Raw data start
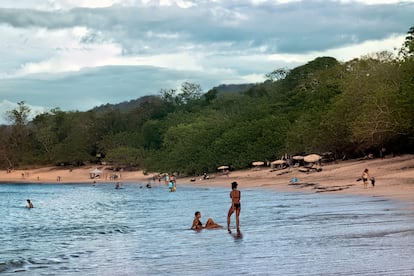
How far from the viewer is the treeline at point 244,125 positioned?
6066cm

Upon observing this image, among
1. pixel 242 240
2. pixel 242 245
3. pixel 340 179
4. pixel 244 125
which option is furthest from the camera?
pixel 244 125

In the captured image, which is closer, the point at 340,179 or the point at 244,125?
the point at 340,179

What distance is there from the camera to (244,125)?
102 meters

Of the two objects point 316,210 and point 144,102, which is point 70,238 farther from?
point 144,102

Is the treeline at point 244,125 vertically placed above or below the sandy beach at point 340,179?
above

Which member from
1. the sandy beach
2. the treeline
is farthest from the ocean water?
the treeline

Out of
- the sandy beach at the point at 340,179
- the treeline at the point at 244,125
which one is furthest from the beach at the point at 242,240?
the treeline at the point at 244,125

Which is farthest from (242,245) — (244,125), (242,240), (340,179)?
(244,125)

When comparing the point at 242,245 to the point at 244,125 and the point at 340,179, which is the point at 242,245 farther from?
the point at 244,125

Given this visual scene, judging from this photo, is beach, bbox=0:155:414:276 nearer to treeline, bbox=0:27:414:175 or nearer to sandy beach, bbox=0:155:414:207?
sandy beach, bbox=0:155:414:207

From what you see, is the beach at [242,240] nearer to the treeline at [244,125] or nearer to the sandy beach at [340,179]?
the sandy beach at [340,179]

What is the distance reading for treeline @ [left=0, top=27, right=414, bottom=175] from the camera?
199ft

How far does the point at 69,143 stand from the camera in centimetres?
14888

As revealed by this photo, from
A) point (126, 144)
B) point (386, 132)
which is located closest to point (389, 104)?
point (386, 132)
Raw data end
Task to complete: Copy the listing word for word, beginning at the line that contains "When comparing the" and ending with the last line of the listing.

Output of the exercise:
When comparing the point at 242,245 to the point at 244,125 and the point at 340,179, which is the point at 242,245 farther from?
the point at 244,125

Given this visual scene, judging from this photo, is beach, bbox=0:155:414:276 nearer to treeline, bbox=0:27:414:175 or nearer to sandy beach, bbox=0:155:414:207?
sandy beach, bbox=0:155:414:207

From what you see, is the beach at [242,240] nearer to the treeline at [244,125] or nearer to the sandy beach at [340,179]?
the sandy beach at [340,179]

What is the distance reading for treeline @ [left=0, top=27, right=414, bottom=175] from the camera?
199ft

How far does the point at 69,143 stand from the camera in centimetres?
14888

As revealed by this photo, from
A) point (126, 144)
B) point (386, 132)
which is located closest to point (389, 104)?
point (386, 132)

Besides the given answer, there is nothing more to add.